«Вот же, чем они не похожи на простых девушек, – понял Грач. – Взглядами». – Взгляд у русалки своеобразный, без полутонов – либо чувственный, почти шальной, либо отстраненный, загадочно затуманенный.
– Ой, здравствуйте, красавицы, – Грач, всё-таки, спешился, с удивлением про себя отмечая, что не робеет и не тушуется от их внимания.
Знакомая русалка Млейша стояла здесь же, недалеко, и, чуть улыбаясь, расчёсывала гребнем мокрые волосы.
– Надо же какой – человек, а черноволосенький, – заигрывая, пропела другая русалка, совсем юная, почти подросток, лет будто бы тринадцати-четырнадцати, но с невероятно длинными, много ниже поясницы, ровными волосами. – А далеко такой человек едет?
– Едет, пока не остановят, – Грач отшутился. – Вот, гляжу, уже остановили!
– Как такого не остановить! – захихикали, перебивая друг дружку, русалки. – Один зверь-то у тебя вон, какой красавчик. Как зовут зверя?
– Это не зверь, а конь, – Грач покровительственно глянул на жеребчика, – а зовут Сиверко!
– Сиверко! В кого же он такой пёстренький? – подначивали русалки, но не решались подойти к коню и держались шагах в двух или трёх.
– Неужто не знаете? – Грач усмехнулся. – В Сивку-Бурку вещую Каурку.
Девчонки тоненько и старательно засмеялись – сказка про Сивку была человеческой, наверное, они её не слышали.
– А когда он превратится, то какой будет? – настаивали. – Чёрненький или беленький? Мне беленькие нравятся.
– То есть как – когда превратится? – растерялся Грач.
– Ну, это ведь братец твой или товарищ. Вы по очереди конём обращаетесь и так друг на друге едете.
Грач растянул губы в улыбку, хищно показал зубы и ответил:
– А у нас говорят, что у русалки вместо ног рыбий хвост. Правда ли?
Русалки прыснули, захихикали. Особенно залилась та, малолетняя:
– Ой, Млейша, обманула ты нас, – она стрельнула шальными глазками. – Это не вилин сынок, а наш братец, русалочий! Ох, как он мне нравится, ох, вот я ему покажу, что правда, а что нет, – она, вызывающе разметав волосы, на шаг подошла к Грачу, старательно повела бёдрами – и совсем нечаянно задела нагим плечиком губы Сиверко.
Вытаращив кровавый глаз, конь взвился свечой, заржал и шарахнулся в бок. Девчонки, хохоча, бросились врассыпную.
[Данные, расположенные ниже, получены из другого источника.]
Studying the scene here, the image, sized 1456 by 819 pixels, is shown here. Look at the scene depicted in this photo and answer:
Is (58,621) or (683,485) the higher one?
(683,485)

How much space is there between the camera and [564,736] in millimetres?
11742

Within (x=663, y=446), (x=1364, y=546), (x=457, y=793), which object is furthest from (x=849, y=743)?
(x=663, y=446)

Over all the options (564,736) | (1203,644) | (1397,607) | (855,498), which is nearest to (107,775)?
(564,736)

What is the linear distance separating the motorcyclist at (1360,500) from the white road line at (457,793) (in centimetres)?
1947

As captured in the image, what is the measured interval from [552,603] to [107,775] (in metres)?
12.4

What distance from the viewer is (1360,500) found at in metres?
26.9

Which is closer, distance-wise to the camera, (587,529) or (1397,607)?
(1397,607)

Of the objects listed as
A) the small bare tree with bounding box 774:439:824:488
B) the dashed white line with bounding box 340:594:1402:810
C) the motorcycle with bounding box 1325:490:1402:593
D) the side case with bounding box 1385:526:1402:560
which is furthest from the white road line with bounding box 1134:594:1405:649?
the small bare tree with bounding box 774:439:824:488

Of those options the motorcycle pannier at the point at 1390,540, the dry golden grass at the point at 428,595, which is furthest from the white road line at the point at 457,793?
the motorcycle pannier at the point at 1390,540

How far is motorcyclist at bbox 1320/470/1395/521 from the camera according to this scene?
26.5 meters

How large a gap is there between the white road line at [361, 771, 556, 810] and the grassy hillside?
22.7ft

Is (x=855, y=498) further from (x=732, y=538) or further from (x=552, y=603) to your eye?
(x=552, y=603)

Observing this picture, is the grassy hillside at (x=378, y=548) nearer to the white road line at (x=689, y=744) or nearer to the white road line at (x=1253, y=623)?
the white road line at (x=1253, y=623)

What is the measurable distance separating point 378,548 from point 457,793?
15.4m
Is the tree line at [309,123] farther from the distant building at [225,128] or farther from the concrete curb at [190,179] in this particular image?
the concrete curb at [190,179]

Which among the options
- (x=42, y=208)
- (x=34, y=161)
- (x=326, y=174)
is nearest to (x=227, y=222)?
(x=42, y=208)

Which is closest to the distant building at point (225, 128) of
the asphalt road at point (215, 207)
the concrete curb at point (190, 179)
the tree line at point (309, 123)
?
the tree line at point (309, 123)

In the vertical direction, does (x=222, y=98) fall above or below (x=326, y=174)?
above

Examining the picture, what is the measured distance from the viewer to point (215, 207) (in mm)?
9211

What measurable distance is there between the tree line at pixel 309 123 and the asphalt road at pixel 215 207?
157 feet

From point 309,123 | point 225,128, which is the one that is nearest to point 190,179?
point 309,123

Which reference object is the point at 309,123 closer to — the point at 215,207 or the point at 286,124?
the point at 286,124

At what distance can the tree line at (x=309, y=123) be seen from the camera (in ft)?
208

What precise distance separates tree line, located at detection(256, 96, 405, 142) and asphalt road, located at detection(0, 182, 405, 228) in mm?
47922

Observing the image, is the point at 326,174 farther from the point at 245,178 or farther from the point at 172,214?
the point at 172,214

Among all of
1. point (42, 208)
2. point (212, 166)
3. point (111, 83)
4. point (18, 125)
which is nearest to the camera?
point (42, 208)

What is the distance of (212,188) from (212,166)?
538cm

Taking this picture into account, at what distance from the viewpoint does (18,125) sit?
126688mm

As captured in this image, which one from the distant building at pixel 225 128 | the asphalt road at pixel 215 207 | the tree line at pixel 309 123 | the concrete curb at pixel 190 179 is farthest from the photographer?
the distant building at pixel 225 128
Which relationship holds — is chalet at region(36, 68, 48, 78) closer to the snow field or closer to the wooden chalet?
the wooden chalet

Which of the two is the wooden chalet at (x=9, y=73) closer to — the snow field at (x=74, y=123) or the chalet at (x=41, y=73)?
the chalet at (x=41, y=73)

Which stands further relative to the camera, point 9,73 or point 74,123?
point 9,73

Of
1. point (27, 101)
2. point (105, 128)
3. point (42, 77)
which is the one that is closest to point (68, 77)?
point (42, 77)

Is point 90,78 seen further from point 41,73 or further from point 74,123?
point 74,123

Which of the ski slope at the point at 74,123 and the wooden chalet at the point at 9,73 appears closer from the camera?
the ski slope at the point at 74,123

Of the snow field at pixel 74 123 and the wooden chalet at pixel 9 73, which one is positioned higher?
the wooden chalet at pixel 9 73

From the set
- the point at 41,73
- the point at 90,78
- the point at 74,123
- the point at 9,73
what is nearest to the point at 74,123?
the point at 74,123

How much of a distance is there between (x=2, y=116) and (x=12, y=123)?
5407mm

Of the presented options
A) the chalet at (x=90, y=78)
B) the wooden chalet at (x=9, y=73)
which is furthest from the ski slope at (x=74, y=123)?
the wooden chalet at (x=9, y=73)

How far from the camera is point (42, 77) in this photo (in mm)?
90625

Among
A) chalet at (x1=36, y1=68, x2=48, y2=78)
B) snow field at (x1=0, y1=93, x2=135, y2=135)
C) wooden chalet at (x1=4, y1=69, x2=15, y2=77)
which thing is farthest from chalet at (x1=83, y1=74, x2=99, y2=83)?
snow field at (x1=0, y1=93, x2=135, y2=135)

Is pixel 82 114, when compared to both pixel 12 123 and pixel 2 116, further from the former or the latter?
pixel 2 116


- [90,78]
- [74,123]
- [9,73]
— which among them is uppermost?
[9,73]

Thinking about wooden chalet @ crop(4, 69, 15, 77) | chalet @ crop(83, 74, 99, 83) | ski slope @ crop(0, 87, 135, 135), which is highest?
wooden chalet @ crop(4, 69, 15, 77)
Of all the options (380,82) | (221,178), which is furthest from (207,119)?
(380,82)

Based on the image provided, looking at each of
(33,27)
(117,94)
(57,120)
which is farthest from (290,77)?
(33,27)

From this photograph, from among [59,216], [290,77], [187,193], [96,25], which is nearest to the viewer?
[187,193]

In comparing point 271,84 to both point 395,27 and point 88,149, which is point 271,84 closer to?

Сиверко грохнул копытами оземь, заплясал, вздрагивая и всхрапывая. Его губы и ноздри дрожали.
– Стой, Сиверко, стой! – Грач ловил его за узду, а русалки на безопасном расстоянии давились от хохота:
– Не-а, не наш братец-то, не наш! Ух ты, какую зверюку приручил, а сам не боится! – посмеявшись, подошли ближе, ещё икая со смеху. Та, что с волосами ниже поясницы, вышла вперёд.
– Я – Умила, – назвалась русалка-подросток и нарочно мотнула головой так, чтоб перекинуть на маленькую грудь роскошные волосы.
– Это-то я догадался, – Грач, наконец-то, словил за узду Сиверко. – Умилиться можно от такой непосредственности, – пробормотал он.
– Сам-то откуда, чёрненький? – пропела Умила.
– С Плоскогорья, коневод я, понятно? – Грач никак не мог прийти в себя и трепал Сиверко по гриве, успокаивал себя и его.
– С Плоскогорья? – заволновались русалки. – Млейша, ты слышишь? Он же в Карачар едет! За помощью, девчонки, за помощью! Ой, чёрненький, мы так давно ждём тебя.
– Что?
Грач растерялся. Видно, что его принимали за другого. В Карачар-то бегут из Плоскогорья тогда, когда военная помощь требуется.
– Да нет, девушки, я еду на Жаль-реку. В самые низовья. К лесным вилам, где мать жила. Дело у меня есть.
– Но ведь там, на Жаль-реке, – тихо ахнула одна русалочка, очень молоденькая, – там же стрелки.
– Чёрненький, – похолодев, позвала Умила. – А ты, часом, не из них будешь?